▶ **PAGE**
Engine Miss Fire

Joined
Jul 17, 2007
Messages
23
I have a 1993 Mercruiser 3.0 XL that seems to be running on 3 cylinders when first started. After it has run of three or four minutes, it picks up the fourth cylinder. Is this likely a fuel delivery problem or a spark problem? Also, the engine idles fairly smoothly at 1000 rpms, but when I throttle back to about 800 rpms the engine idles very roughly. This is based on the onboard tach, not a test instrument. Should the 3.0 XL idle smoothly at 600 to 800 rpm?
 

Lakester

Chief Petty Officer
Joined
Nov 17, 2007
Messages
428
Re: Engine Miss Fire

I have a 1993 Mercruiser 3.0 XL that seems to be running on 3 cylinders when first started. After it has run of three or four minutes, it picks up the fourth cylinder. Is this likely a fuel delivery problem or a spark problem? Also, the engine idles fairly smoothly at 1000 rpms, but when I throttle back to about 800 rpms the engine idles very roughly. This is based on the onboard tach, not a test instrument. Should the 3.0 XL idle smoothly at 600 to 800 rpm?

▶ **DATA LINES**

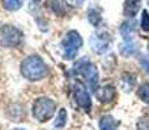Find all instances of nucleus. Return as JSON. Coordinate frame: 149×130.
<instances>
[{"mask_svg": "<svg viewBox=\"0 0 149 130\" xmlns=\"http://www.w3.org/2000/svg\"><path fill=\"white\" fill-rule=\"evenodd\" d=\"M21 74L29 81H39L47 76L49 70L45 61L39 56H30L26 57L20 66Z\"/></svg>", "mask_w": 149, "mask_h": 130, "instance_id": "1", "label": "nucleus"}, {"mask_svg": "<svg viewBox=\"0 0 149 130\" xmlns=\"http://www.w3.org/2000/svg\"><path fill=\"white\" fill-rule=\"evenodd\" d=\"M73 73L74 76L81 79L82 83L88 85V87H90L92 90L95 91L98 83V70L94 66V64H92L86 59H82L74 64Z\"/></svg>", "mask_w": 149, "mask_h": 130, "instance_id": "2", "label": "nucleus"}, {"mask_svg": "<svg viewBox=\"0 0 149 130\" xmlns=\"http://www.w3.org/2000/svg\"><path fill=\"white\" fill-rule=\"evenodd\" d=\"M82 46V38L76 30H71L65 34L62 41V52L65 60H72L77 56V52Z\"/></svg>", "mask_w": 149, "mask_h": 130, "instance_id": "3", "label": "nucleus"}, {"mask_svg": "<svg viewBox=\"0 0 149 130\" xmlns=\"http://www.w3.org/2000/svg\"><path fill=\"white\" fill-rule=\"evenodd\" d=\"M56 104L49 98H39L33 104V116L39 122H46L54 116Z\"/></svg>", "mask_w": 149, "mask_h": 130, "instance_id": "4", "label": "nucleus"}, {"mask_svg": "<svg viewBox=\"0 0 149 130\" xmlns=\"http://www.w3.org/2000/svg\"><path fill=\"white\" fill-rule=\"evenodd\" d=\"M22 42V33L12 25H3L0 28V46L5 48L18 47Z\"/></svg>", "mask_w": 149, "mask_h": 130, "instance_id": "5", "label": "nucleus"}, {"mask_svg": "<svg viewBox=\"0 0 149 130\" xmlns=\"http://www.w3.org/2000/svg\"><path fill=\"white\" fill-rule=\"evenodd\" d=\"M73 98L79 107H81L84 111L89 112L92 108V100H90V95L88 92L86 87L84 86L82 82H77L73 86Z\"/></svg>", "mask_w": 149, "mask_h": 130, "instance_id": "6", "label": "nucleus"}, {"mask_svg": "<svg viewBox=\"0 0 149 130\" xmlns=\"http://www.w3.org/2000/svg\"><path fill=\"white\" fill-rule=\"evenodd\" d=\"M110 42H111L110 36L106 33L93 34L89 39V44H90V47H92V50L98 55L105 54V52L107 51L109 47H110Z\"/></svg>", "mask_w": 149, "mask_h": 130, "instance_id": "7", "label": "nucleus"}, {"mask_svg": "<svg viewBox=\"0 0 149 130\" xmlns=\"http://www.w3.org/2000/svg\"><path fill=\"white\" fill-rule=\"evenodd\" d=\"M95 96L101 103H110L115 98V87L111 85H106V86L100 87L95 90Z\"/></svg>", "mask_w": 149, "mask_h": 130, "instance_id": "8", "label": "nucleus"}, {"mask_svg": "<svg viewBox=\"0 0 149 130\" xmlns=\"http://www.w3.org/2000/svg\"><path fill=\"white\" fill-rule=\"evenodd\" d=\"M120 34L123 36L124 42H132L136 35V21L132 18L130 21H126L120 26Z\"/></svg>", "mask_w": 149, "mask_h": 130, "instance_id": "9", "label": "nucleus"}, {"mask_svg": "<svg viewBox=\"0 0 149 130\" xmlns=\"http://www.w3.org/2000/svg\"><path fill=\"white\" fill-rule=\"evenodd\" d=\"M141 8V0H126L123 7V13L127 17L134 18Z\"/></svg>", "mask_w": 149, "mask_h": 130, "instance_id": "10", "label": "nucleus"}, {"mask_svg": "<svg viewBox=\"0 0 149 130\" xmlns=\"http://www.w3.org/2000/svg\"><path fill=\"white\" fill-rule=\"evenodd\" d=\"M118 126V121L110 115L103 116L100 120V130H116Z\"/></svg>", "mask_w": 149, "mask_h": 130, "instance_id": "11", "label": "nucleus"}, {"mask_svg": "<svg viewBox=\"0 0 149 130\" xmlns=\"http://www.w3.org/2000/svg\"><path fill=\"white\" fill-rule=\"evenodd\" d=\"M137 52V47L135 44V42H124L123 44H120V54L126 57H130L132 55H135Z\"/></svg>", "mask_w": 149, "mask_h": 130, "instance_id": "12", "label": "nucleus"}, {"mask_svg": "<svg viewBox=\"0 0 149 130\" xmlns=\"http://www.w3.org/2000/svg\"><path fill=\"white\" fill-rule=\"evenodd\" d=\"M65 124H67V112H65L64 108H62L56 116V120H55V122H54V126L56 129H63L65 126Z\"/></svg>", "mask_w": 149, "mask_h": 130, "instance_id": "13", "label": "nucleus"}, {"mask_svg": "<svg viewBox=\"0 0 149 130\" xmlns=\"http://www.w3.org/2000/svg\"><path fill=\"white\" fill-rule=\"evenodd\" d=\"M137 95H139V98L143 100V102L147 103V104L149 105V83L148 82L143 83L141 86L139 87V90H137Z\"/></svg>", "mask_w": 149, "mask_h": 130, "instance_id": "14", "label": "nucleus"}, {"mask_svg": "<svg viewBox=\"0 0 149 130\" xmlns=\"http://www.w3.org/2000/svg\"><path fill=\"white\" fill-rule=\"evenodd\" d=\"M24 0H3V5L8 10H17L21 8Z\"/></svg>", "mask_w": 149, "mask_h": 130, "instance_id": "15", "label": "nucleus"}, {"mask_svg": "<svg viewBox=\"0 0 149 130\" xmlns=\"http://www.w3.org/2000/svg\"><path fill=\"white\" fill-rule=\"evenodd\" d=\"M88 18H89L90 23H93L94 26H98L101 22V14L100 12H98L97 9H92L89 10V13H88Z\"/></svg>", "mask_w": 149, "mask_h": 130, "instance_id": "16", "label": "nucleus"}, {"mask_svg": "<svg viewBox=\"0 0 149 130\" xmlns=\"http://www.w3.org/2000/svg\"><path fill=\"white\" fill-rule=\"evenodd\" d=\"M141 29H143V31H149V13H148V10H143Z\"/></svg>", "mask_w": 149, "mask_h": 130, "instance_id": "17", "label": "nucleus"}, {"mask_svg": "<svg viewBox=\"0 0 149 130\" xmlns=\"http://www.w3.org/2000/svg\"><path fill=\"white\" fill-rule=\"evenodd\" d=\"M139 130H149V118H141V121H139L137 124Z\"/></svg>", "mask_w": 149, "mask_h": 130, "instance_id": "18", "label": "nucleus"}, {"mask_svg": "<svg viewBox=\"0 0 149 130\" xmlns=\"http://www.w3.org/2000/svg\"><path fill=\"white\" fill-rule=\"evenodd\" d=\"M65 1H67V4L70 5V7H72V8H79V7H81V5L84 4L85 0H65Z\"/></svg>", "mask_w": 149, "mask_h": 130, "instance_id": "19", "label": "nucleus"}, {"mask_svg": "<svg viewBox=\"0 0 149 130\" xmlns=\"http://www.w3.org/2000/svg\"><path fill=\"white\" fill-rule=\"evenodd\" d=\"M140 64H141V66L144 68V70L149 74V59L147 56H143L141 59H140Z\"/></svg>", "mask_w": 149, "mask_h": 130, "instance_id": "20", "label": "nucleus"}, {"mask_svg": "<svg viewBox=\"0 0 149 130\" xmlns=\"http://www.w3.org/2000/svg\"><path fill=\"white\" fill-rule=\"evenodd\" d=\"M13 130H24V129H13Z\"/></svg>", "mask_w": 149, "mask_h": 130, "instance_id": "21", "label": "nucleus"}, {"mask_svg": "<svg viewBox=\"0 0 149 130\" xmlns=\"http://www.w3.org/2000/svg\"><path fill=\"white\" fill-rule=\"evenodd\" d=\"M148 5H149V0H148Z\"/></svg>", "mask_w": 149, "mask_h": 130, "instance_id": "22", "label": "nucleus"}]
</instances>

▶ **DIRECTIVES**
[1] In the engine misfire post, why does the poster say the engine seems to run on three cylinders only when first started?
[2] According to the engine misfire post, what are the idle rpm readings based on?
[3] Translate this sentence from the engine misfire post into Spanish: "Is this likely a fuel delivery problem or a spark problem?"

▶ **WRITTEN RESPONSES**
[1] After running for three or four minutes, the engine picks up the fourth cylinder.

[2] They are based on the onboard tach, not a test instrument.

[3] ¿Es probable que se trate de un problema de suministro de combustible o de un problema de chispa?